O spread de rendimento entre os títulos do Tesouro de 10 anos e os equivalentes alemães mais seguros, um indicador de risco observado de perto, atingiu recentemente 90 pontos base – o mais alto desde 2012 – antes de diminuir novamente para cerca de 80 pontos base na sexta-feira. O índice de ações de referência da França está a caminho do seu pior ano desde 2010, em comparação com as ações europeias.
O rendimento dos títulos de 10 anos da França correspondeu brevemente ao da Grécia na semana passada, um país que já esteve no centro da crise da dívida soberana da Europa. Armand rejeitou a comparação, dizendo que a economia francesa era sólida.
“A Grécia fez um trabalho incrível na redução dos gastos públicos após a crise”, disse ele. “Mas a França não é a Grécia. A economia da França não é a economia da Grécia.”
O que a Bloomberg Economics diz…
“A aprovação do orçamento no parlamento e a sobrevivência do gabinete do primeiro-ministro Michel Barnier dependerão provavelmente das decisões da política de extrema-direita Marine Le Pen.”
–António Barroso, Eleonora Mavroeidi. Para uma visão completa, clique aqui.
A aposta de Macron com eleições antecipadas resultou na divisão da Câmara Baixa em três blocos fortemente opostos: um centro encolhido que apoia o presidente, uma aliança de esquerda e uma extrema-direita fortalecida liderada por Le Pen. Sem qualquer coligação possível, Macron nomeou Barnier como primeiro-ministro. ministro em Setembro com a tarefa principal de pôr em ordem as finanças caóticas da França.
Mesmo antes da turbulência política das últimas semanas, as finanças de França suscitavam preocupações crescentes aos investidores, à medida que os planos de redução da dívida no final de 2024 se desviavam do rumo. Com as receitas fiscais bem abaixo das estimativas, o governo espera agora que o défice orçamental atinja 6,1% da produção económica este ano, em vez de cair para 4,4% como inicialmente planeado.

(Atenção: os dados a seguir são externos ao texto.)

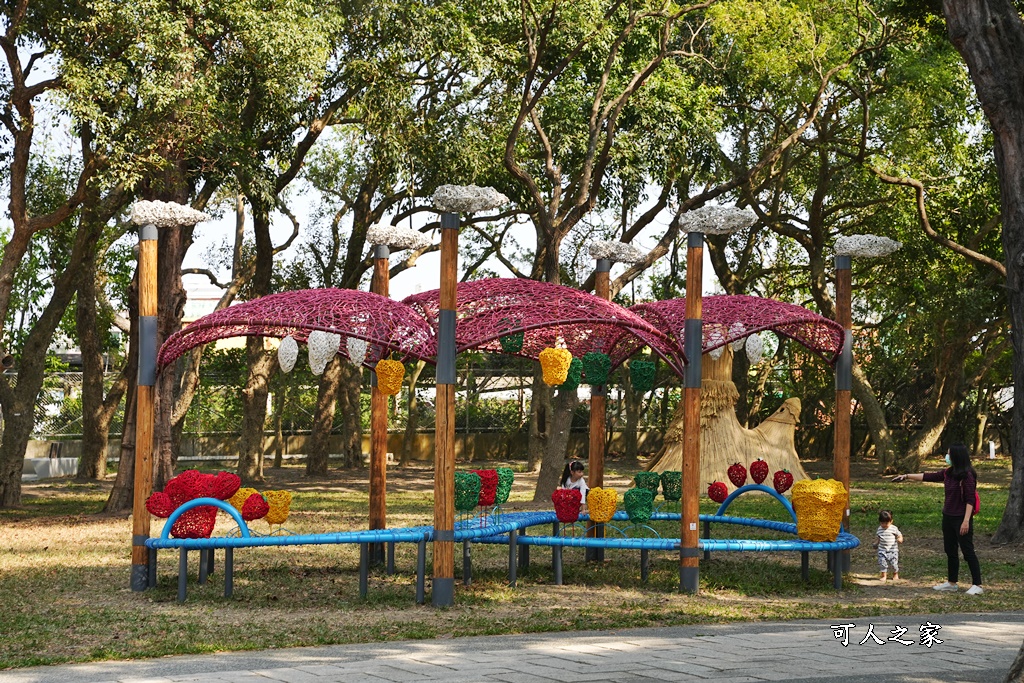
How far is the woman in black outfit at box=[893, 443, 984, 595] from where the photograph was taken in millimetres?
10273

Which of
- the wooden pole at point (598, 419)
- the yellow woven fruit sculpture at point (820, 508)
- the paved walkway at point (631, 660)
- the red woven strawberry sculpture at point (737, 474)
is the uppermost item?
the wooden pole at point (598, 419)

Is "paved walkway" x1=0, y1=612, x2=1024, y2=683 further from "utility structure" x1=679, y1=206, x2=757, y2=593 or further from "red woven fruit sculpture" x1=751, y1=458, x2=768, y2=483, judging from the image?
"red woven fruit sculpture" x1=751, y1=458, x2=768, y2=483

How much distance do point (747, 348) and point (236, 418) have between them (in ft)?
67.9

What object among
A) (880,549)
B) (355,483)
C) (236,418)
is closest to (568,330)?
(880,549)

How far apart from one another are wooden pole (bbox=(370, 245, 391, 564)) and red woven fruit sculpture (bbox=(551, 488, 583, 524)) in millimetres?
1780

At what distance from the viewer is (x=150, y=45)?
1442cm

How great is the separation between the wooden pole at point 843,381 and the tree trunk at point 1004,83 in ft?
8.12

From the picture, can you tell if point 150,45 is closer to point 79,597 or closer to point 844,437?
point 79,597

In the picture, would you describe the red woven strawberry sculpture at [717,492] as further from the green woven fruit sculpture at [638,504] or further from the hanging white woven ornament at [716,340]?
the green woven fruit sculpture at [638,504]

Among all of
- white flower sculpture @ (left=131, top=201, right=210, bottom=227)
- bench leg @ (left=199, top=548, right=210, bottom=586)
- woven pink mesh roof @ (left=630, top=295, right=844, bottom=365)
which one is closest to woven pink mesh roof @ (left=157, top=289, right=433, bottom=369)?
white flower sculpture @ (left=131, top=201, right=210, bottom=227)

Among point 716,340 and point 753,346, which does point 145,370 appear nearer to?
point 716,340

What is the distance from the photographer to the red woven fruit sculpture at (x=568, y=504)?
35.4ft

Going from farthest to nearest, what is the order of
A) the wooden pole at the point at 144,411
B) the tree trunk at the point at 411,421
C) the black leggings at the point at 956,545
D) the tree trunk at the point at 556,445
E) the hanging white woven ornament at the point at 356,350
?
the tree trunk at the point at 411,421 → the tree trunk at the point at 556,445 → the hanging white woven ornament at the point at 356,350 → the black leggings at the point at 956,545 → the wooden pole at the point at 144,411

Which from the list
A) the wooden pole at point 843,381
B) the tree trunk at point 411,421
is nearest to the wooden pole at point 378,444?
the wooden pole at point 843,381
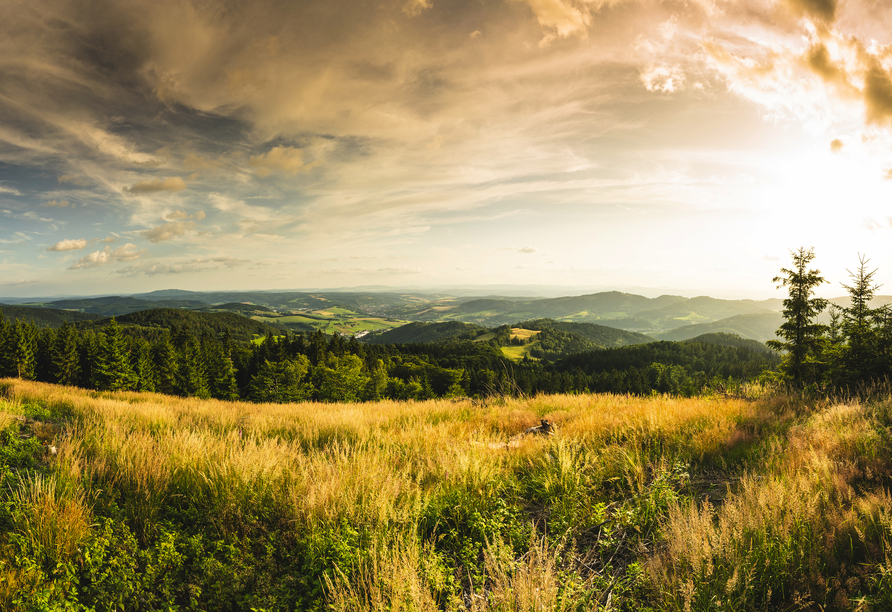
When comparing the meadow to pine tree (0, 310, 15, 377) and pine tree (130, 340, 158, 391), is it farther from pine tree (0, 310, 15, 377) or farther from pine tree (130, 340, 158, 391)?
pine tree (0, 310, 15, 377)

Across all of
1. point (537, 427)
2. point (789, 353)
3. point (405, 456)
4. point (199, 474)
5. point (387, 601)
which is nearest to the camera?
point (387, 601)

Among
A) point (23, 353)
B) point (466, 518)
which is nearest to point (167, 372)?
point (23, 353)

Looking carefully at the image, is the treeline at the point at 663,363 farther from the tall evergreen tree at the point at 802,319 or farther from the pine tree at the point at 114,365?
the pine tree at the point at 114,365

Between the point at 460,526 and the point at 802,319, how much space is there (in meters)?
29.4

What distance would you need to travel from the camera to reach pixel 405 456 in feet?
18.7

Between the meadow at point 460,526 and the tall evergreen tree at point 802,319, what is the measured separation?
22305 mm

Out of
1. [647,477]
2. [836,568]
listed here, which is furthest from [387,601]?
[647,477]

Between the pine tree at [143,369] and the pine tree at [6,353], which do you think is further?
the pine tree at [143,369]

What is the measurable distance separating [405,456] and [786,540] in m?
4.51

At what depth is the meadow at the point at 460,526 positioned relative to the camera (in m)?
2.60

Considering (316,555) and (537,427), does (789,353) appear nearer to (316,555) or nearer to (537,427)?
(537,427)

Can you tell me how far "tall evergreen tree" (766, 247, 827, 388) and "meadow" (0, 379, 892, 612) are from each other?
73.2 ft

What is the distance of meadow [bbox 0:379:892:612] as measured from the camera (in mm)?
2596

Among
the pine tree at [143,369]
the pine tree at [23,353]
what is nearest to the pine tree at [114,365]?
the pine tree at [143,369]
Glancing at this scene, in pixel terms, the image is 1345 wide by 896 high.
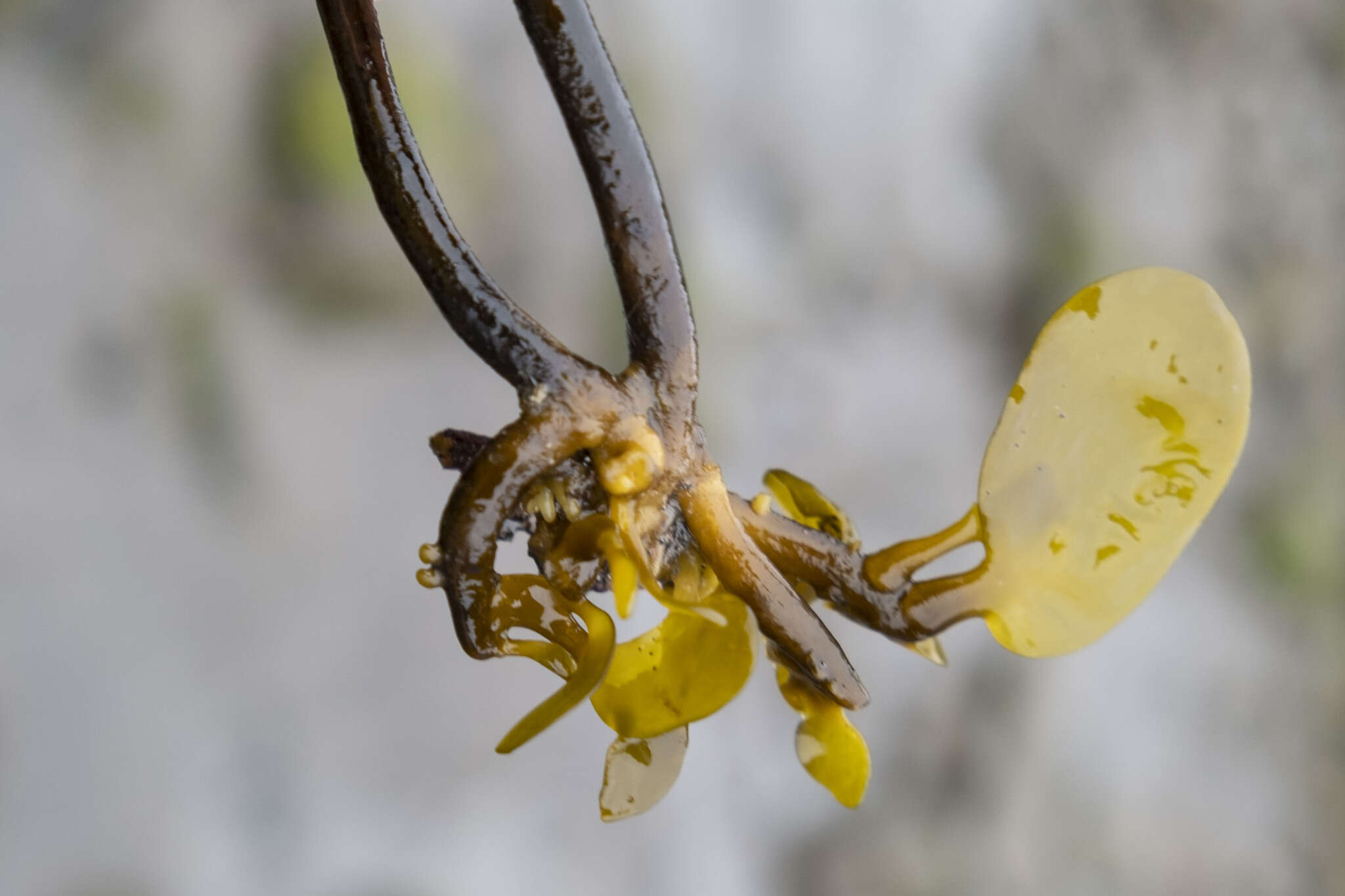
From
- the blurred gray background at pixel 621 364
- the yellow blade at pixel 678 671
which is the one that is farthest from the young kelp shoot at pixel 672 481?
the blurred gray background at pixel 621 364

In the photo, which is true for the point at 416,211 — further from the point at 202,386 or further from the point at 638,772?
the point at 202,386

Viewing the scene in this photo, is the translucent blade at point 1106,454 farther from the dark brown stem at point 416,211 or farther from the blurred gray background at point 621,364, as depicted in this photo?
the blurred gray background at point 621,364

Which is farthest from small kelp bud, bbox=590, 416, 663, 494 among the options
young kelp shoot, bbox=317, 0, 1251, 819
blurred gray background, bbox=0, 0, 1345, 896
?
blurred gray background, bbox=0, 0, 1345, 896

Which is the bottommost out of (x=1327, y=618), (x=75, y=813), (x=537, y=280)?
(x=1327, y=618)

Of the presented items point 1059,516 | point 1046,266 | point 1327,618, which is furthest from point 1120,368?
point 1327,618

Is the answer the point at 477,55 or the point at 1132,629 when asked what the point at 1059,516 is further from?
the point at 1132,629

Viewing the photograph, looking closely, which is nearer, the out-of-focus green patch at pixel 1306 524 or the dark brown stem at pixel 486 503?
the dark brown stem at pixel 486 503

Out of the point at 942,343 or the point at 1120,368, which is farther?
the point at 942,343
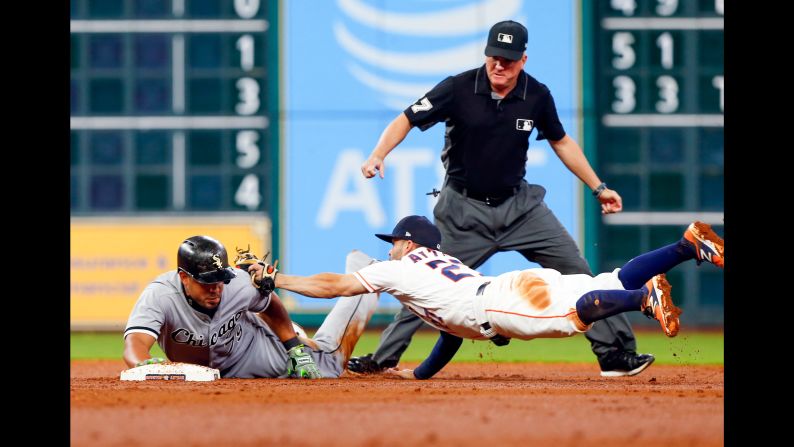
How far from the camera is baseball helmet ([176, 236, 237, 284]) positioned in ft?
19.6

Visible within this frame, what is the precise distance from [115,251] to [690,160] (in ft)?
18.4

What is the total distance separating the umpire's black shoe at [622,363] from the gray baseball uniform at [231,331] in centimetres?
137


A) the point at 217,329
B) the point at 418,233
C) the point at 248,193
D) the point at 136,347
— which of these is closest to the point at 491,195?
the point at 418,233

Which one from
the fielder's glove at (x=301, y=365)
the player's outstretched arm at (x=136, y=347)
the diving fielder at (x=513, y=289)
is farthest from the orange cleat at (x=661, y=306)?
the player's outstretched arm at (x=136, y=347)

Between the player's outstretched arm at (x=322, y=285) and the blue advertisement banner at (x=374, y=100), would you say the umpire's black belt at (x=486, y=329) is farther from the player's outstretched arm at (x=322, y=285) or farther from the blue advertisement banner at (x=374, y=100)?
the blue advertisement banner at (x=374, y=100)

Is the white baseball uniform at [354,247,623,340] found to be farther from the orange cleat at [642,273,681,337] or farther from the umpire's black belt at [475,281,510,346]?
the orange cleat at [642,273,681,337]

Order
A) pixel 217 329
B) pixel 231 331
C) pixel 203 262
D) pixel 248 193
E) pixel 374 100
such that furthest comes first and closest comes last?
pixel 374 100 < pixel 248 193 < pixel 231 331 < pixel 217 329 < pixel 203 262

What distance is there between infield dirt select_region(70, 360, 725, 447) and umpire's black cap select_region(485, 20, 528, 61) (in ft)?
5.84

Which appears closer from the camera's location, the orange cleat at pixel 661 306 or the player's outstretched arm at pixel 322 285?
the orange cleat at pixel 661 306

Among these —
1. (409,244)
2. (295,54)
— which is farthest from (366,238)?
(409,244)

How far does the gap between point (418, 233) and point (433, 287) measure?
40 cm

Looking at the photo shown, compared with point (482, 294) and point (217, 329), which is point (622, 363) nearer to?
point (482, 294)

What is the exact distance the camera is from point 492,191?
6.82 m

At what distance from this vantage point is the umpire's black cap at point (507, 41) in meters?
6.59
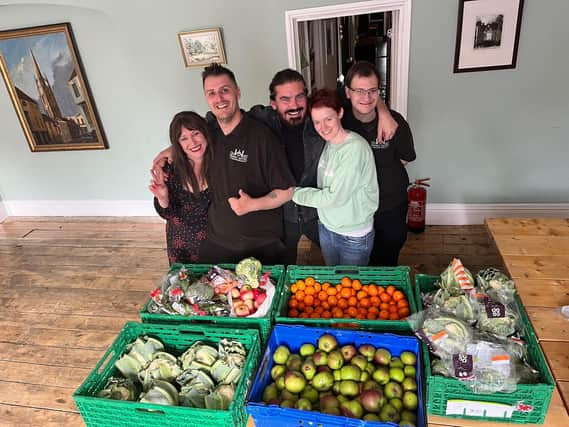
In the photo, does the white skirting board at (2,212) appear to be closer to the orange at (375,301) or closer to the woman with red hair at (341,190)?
the woman with red hair at (341,190)

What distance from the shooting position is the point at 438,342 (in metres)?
1.20

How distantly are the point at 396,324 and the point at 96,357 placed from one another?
2021mm

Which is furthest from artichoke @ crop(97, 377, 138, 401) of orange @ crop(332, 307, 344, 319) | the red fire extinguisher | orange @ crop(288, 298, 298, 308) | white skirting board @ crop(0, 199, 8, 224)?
white skirting board @ crop(0, 199, 8, 224)

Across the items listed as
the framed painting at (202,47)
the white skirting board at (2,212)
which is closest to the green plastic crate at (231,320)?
the framed painting at (202,47)

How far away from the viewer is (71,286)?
3287mm

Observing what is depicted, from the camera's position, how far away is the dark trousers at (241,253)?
1.99 meters

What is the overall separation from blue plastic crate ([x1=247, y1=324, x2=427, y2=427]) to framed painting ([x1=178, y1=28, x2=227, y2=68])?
2.70 m

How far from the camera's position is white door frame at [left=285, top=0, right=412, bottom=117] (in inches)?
116

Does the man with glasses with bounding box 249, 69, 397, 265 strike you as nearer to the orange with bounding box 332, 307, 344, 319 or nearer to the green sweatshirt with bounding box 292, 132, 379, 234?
the green sweatshirt with bounding box 292, 132, 379, 234

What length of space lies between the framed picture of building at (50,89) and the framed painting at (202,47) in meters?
1.13

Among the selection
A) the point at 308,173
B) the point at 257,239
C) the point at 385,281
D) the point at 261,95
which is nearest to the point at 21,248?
the point at 261,95

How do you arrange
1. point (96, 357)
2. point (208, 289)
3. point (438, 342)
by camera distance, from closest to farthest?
point (438, 342) < point (208, 289) < point (96, 357)

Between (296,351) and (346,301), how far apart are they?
33 cm

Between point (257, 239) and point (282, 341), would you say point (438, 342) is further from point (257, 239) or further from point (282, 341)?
point (257, 239)
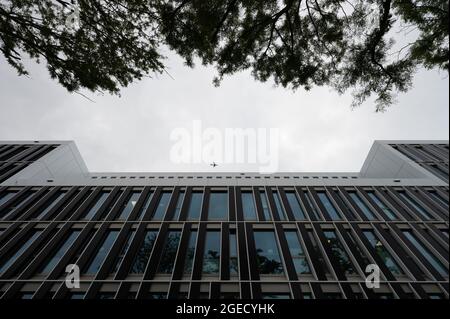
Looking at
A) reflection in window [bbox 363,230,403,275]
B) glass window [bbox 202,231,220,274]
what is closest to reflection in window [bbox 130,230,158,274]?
glass window [bbox 202,231,220,274]

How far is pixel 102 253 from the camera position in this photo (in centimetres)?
1081

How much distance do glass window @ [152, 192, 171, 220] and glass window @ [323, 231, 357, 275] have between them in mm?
9932

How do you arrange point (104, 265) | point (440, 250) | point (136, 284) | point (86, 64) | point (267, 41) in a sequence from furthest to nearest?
point (104, 265), point (136, 284), point (267, 41), point (86, 64), point (440, 250)

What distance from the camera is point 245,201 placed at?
1428 cm

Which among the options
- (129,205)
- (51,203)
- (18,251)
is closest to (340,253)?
(129,205)

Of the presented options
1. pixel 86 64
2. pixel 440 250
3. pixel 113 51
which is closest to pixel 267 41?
pixel 113 51

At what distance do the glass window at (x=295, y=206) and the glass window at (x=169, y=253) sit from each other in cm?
733

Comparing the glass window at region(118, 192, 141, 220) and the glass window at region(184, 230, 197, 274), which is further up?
the glass window at region(118, 192, 141, 220)

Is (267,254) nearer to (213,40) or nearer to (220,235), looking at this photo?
(220,235)

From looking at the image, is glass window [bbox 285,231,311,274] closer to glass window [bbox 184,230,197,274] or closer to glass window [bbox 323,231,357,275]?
glass window [bbox 323,231,357,275]

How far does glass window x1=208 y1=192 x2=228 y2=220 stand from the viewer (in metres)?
13.0

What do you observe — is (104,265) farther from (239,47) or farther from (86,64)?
(239,47)

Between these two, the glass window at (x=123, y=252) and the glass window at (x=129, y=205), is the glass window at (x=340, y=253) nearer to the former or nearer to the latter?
the glass window at (x=123, y=252)
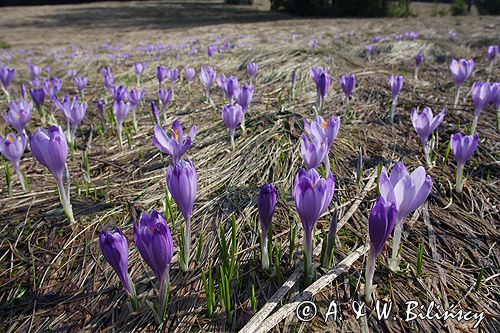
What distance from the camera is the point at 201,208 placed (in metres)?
1.73

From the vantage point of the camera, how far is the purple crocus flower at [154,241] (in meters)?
1.07

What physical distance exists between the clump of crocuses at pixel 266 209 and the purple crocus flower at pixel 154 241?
325 millimetres

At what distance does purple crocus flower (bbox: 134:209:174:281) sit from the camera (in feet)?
3.52

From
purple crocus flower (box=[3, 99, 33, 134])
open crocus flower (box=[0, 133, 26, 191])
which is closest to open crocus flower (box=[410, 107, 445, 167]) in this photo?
open crocus flower (box=[0, 133, 26, 191])

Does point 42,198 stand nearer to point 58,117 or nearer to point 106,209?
point 106,209

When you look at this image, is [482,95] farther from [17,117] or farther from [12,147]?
[17,117]

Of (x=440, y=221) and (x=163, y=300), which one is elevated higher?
(x=163, y=300)

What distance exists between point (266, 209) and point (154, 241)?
379 mm

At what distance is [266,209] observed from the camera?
Answer: 4.12 feet

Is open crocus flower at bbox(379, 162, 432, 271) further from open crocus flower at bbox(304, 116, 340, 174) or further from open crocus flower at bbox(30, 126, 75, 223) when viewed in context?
open crocus flower at bbox(30, 126, 75, 223)

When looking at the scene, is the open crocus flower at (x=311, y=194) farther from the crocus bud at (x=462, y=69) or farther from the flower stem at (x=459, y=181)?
the crocus bud at (x=462, y=69)

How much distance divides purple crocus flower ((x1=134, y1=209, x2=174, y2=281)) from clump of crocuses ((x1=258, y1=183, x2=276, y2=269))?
12.8 inches

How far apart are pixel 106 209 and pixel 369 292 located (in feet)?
3.93

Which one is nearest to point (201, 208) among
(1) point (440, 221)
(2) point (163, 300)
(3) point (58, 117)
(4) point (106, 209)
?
(4) point (106, 209)
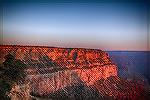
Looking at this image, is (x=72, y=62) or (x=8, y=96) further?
(x=72, y=62)

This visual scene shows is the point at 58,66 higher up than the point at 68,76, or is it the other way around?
the point at 58,66

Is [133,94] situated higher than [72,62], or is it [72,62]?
[72,62]

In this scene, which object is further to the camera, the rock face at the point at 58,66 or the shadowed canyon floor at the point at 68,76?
the rock face at the point at 58,66

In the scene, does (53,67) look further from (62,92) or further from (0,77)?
(0,77)

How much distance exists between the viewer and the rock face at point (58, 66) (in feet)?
25.7

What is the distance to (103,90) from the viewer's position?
30.3 ft

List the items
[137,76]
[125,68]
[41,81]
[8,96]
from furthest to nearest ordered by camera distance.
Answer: [125,68], [137,76], [41,81], [8,96]

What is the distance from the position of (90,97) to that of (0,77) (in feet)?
10.3

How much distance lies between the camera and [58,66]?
32.4 feet

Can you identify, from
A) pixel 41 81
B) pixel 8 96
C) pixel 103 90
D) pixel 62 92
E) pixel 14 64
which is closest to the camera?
pixel 8 96

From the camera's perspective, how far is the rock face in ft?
25.7

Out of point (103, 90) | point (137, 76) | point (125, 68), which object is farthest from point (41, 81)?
point (125, 68)

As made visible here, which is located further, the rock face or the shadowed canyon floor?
the rock face

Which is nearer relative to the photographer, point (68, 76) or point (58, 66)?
point (68, 76)
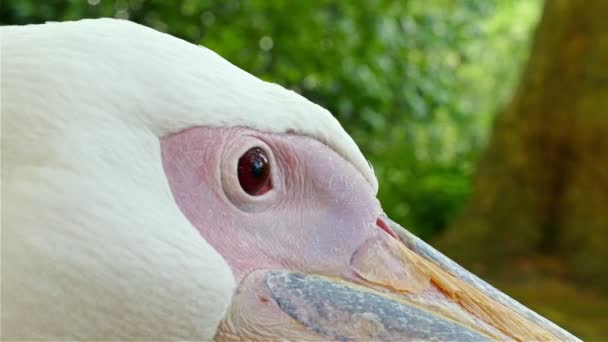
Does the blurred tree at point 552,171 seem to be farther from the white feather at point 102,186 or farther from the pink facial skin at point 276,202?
the white feather at point 102,186

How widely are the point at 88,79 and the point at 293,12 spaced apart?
3.06 meters

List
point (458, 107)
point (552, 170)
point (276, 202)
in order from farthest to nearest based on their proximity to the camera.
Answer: point (458, 107)
point (552, 170)
point (276, 202)

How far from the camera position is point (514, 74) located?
9.91 metres

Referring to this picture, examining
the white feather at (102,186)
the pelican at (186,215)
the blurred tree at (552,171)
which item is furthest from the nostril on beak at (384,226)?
the blurred tree at (552,171)

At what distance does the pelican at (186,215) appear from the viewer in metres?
1.00

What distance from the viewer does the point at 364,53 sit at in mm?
4414

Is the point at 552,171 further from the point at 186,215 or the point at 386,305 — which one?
the point at 186,215

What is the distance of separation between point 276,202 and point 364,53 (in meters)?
3.28

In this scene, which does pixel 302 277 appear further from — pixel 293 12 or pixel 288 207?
pixel 293 12

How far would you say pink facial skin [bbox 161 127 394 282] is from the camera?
44.8 inches

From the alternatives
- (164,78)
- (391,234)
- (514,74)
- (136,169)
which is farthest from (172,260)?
(514,74)

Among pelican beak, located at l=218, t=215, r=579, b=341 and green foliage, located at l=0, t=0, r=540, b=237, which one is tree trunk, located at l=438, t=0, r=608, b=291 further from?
pelican beak, located at l=218, t=215, r=579, b=341

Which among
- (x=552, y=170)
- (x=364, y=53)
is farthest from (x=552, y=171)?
(x=364, y=53)

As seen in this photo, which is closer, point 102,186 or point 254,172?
point 102,186
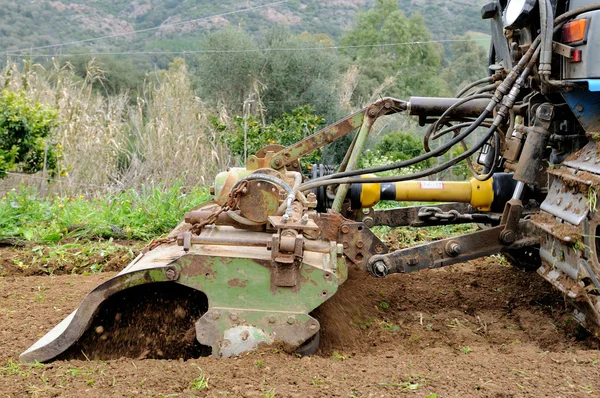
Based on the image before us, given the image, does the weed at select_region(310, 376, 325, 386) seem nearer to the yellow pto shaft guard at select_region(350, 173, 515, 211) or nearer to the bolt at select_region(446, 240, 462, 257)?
the bolt at select_region(446, 240, 462, 257)

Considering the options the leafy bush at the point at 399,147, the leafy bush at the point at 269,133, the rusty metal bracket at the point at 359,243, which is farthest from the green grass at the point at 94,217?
the leafy bush at the point at 399,147

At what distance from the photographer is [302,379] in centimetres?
372

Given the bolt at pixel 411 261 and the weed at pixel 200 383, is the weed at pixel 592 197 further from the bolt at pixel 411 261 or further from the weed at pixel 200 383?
the weed at pixel 200 383

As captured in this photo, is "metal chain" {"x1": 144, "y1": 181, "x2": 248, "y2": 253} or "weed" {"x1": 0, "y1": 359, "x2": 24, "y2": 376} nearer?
"weed" {"x1": 0, "y1": 359, "x2": 24, "y2": 376}

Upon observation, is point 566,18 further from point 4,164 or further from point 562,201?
point 4,164

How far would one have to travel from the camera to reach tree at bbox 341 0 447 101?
2258 cm

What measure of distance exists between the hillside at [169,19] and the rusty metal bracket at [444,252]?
25.8m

O orçamento de Barnier para 2025 visa reduzir a diferença para 5% através de uma terapia de choque de 60 mil milhões de euros em aumentos de impostos e cortes de despesas. Na entrevista, Armand sublinhou que desviar-se do compromisso de reduzir o défice orçamental para 5% até 2025 e 3% até 2029 “não é uma opção”.
“A minha responsabilidade como ministro das Finanças é comprometer-me com a meta de 5 por cento que estabelecemos no início do nosso mandato, não apenas para a França ou para o governo, porque é necessário agora que a Europa continue a ser um continente de prosperidade”, “ ele disse.
Não há precedentes de um governo entrar em colapso tão perto do prazo orçamental de final de ano. Ainda assim, legisladores e peritos jurídicos apontaram para medidas de emergência que poderiam permitir ao Estado aumentar os impostos e emitiram decretos para autorizar gastos mínimos para evitar uma paralisação.
A Reunião Nacional disse que apoiaria tal resultado, enquanto os ministros alertaram que poderia levar a medidas de austeridade prejudiciais e prejudicar os esforços para reparar as finanças. Le Pen também minimizou as consequências de não ter um orçamento no final do ano, dizendo ao jornal La Tribune: “O sistema francês está bem desenhado e não há absolutamente nenhuma razão para pânico porque nada é definitivo”.
Se Barnier for destituído do cargo, Macron terá de reconduzi-lo ou escolher um novo primeiro-ministro. Mas o presidente enfrentaria o mesmo difícil equilíbrio, uma vez que não há possibilidade de novas eleições gerais até Julho.
Qualquer novo governo necessitaria urgentemente de propor um orçamento para 2025.
Armand procurou tranquilizar os investidores, dizendo estar confiante de que a França continuará a reformar a sua economia e a atrair investidores.
“A França está empenhada em manter este papel de liderança europeia com a Alemanha, Itália, Espanha e todos os países europeus para que esta agenda de crescimento possa ser a melhor resposta às actuais tensões internacionais e comerciais”, disse ele.
– Com apoio de Ania Nussbaum, Benoit Berthelot e Ruth Carson.
(Adiciona comentário do estrategista cambial no sétimo parágrafo.)